I took the sleeper from Stockholm to Kiruna in Lapland not too long ago. Definitely takes a while but it was a really nice experience!


Western Europe is very different from Eastern Europe in this case.

In Western Europe, low-cost flights and buses essentially won the market.

But there are not as many direct flights between Central and Eastern European cities, and the roads are often not that good, either.

Therefore, in any direction from Budapest overnight trains are still very popular, and in countries like Ukraine it's probably the single most important way to travel long distances.

The overnight trains in Central and Eastern Europe are much cheaper, too. For instance, a seat in Budapest - Belgrad costs 15€, and a bed in Kiev - Lviv starts at around 8€.


The rise of Wizzair is reducing the appeal of long-distance train travel in Central and Eastern Europe. You can now fly from Budapest to certain destinations in surrounding countries for equal to or less than the price of the train if you book early or have little luggage.

Also, the launch of Polski Bus (a localized Megacoach) a few years ago means you can get between Poland and various Central European destinations for as little as 5€, again cheaper than the train.


And the national train operators are being challenged on their own turf by open-access operators. The days of sleepers are probably numbered in this part of the Europe. Wagons with convertible benches are uncomfortable both for sitting and sleeping. They're utterly uncompetitive vis-a-vis reclinable seats deployed by operators like Leo Express. Perhaps one day they'll start putting lie-flat recliners used in airliners on trains one day. That's more economical--and flexible--than having separate rooms.

P.S. Polski Bus has been absorbed into Flixbus.


The airlines have basically put trains out of business in Western Europe. Currently you cannot get from one end of Denmark to the other for a morning meeting by train.

Last time I checked the only way to have a 9:00 meeting in the center of Copenhagen, leaving from Aalborg (400km away) is by leaving at 23:00 the day before. It's a 6.5 hour train ride. Flying is 20 minutes and you have multiple departures and airlines every morning (granted you have to be at the airport 20 minute early and it a 30 min trip for the airport to the center of Copenhagen).

When people talk about how great trains are in Europe, I assume they never had to used them. Trains absolutely suck, they aren't fast enough, not frequent enough and they are expensive. It cheaper and faster to fly or drive.


> When people talk about how great trains are in Europe

When people generalize across Europe, which you've just done, it should often be ignored. They tend to pick the best or worst examples.

Denmark (and Greece) have the least favourable geography for land transport. That favours flying, but doesn't mean flying from Nuremburg to Berlin is necessarily the best option.
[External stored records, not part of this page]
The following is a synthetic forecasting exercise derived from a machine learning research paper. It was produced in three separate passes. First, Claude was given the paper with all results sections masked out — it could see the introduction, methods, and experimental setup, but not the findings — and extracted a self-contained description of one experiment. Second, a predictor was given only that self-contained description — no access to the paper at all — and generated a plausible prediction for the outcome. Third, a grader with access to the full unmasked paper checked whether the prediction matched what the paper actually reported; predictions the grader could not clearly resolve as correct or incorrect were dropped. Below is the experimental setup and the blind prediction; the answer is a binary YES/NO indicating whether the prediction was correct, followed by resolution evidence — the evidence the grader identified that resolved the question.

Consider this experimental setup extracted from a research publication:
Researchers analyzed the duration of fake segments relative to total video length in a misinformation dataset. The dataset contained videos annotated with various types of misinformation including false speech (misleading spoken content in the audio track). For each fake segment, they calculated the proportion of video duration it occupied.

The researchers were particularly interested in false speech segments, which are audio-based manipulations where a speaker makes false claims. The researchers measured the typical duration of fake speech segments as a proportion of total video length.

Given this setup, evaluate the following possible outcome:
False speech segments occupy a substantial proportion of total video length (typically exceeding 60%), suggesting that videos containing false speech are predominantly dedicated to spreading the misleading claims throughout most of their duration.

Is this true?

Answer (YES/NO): NO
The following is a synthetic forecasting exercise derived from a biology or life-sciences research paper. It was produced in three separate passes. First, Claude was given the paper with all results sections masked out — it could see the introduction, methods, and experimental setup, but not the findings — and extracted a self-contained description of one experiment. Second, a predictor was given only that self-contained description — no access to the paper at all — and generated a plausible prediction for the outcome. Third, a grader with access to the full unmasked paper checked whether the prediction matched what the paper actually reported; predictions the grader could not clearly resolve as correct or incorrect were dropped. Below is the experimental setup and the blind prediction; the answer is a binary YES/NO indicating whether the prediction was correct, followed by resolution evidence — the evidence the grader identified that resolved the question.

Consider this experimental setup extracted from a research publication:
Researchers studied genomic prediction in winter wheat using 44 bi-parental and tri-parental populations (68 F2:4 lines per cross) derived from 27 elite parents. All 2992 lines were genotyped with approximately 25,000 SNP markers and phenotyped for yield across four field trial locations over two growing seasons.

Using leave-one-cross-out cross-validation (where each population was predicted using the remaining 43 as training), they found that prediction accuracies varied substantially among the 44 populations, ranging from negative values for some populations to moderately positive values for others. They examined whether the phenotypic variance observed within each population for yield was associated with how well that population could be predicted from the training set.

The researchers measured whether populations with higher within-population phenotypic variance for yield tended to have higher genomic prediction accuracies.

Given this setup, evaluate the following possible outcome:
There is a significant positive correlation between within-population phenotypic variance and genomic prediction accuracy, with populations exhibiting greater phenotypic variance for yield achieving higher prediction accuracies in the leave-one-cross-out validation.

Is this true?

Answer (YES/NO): NO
> Denmark (and Greece) have the least favourable geography for land transport.

Norway would like a word with you there. Denmark’s got a lot of annoying coastline but at least it’s flat, small and relatively densely populated. One of the things I miss most here on the Norwegian west coast is the lack of useful rail connections.


Never try to travel with a train in Romania. The infrastructure is totally wrecked. Trains are always late, even when weather is perfect, but if you're coming during summer you'll be late because "the rails are too hot" and in winter you're late because of the cold. It's a shame - we've reached the level where the average speed for trains is around 30km/h, lower than 50 years ago. Also, the trains are dirty and people inconsiderate of anyone else but their companions.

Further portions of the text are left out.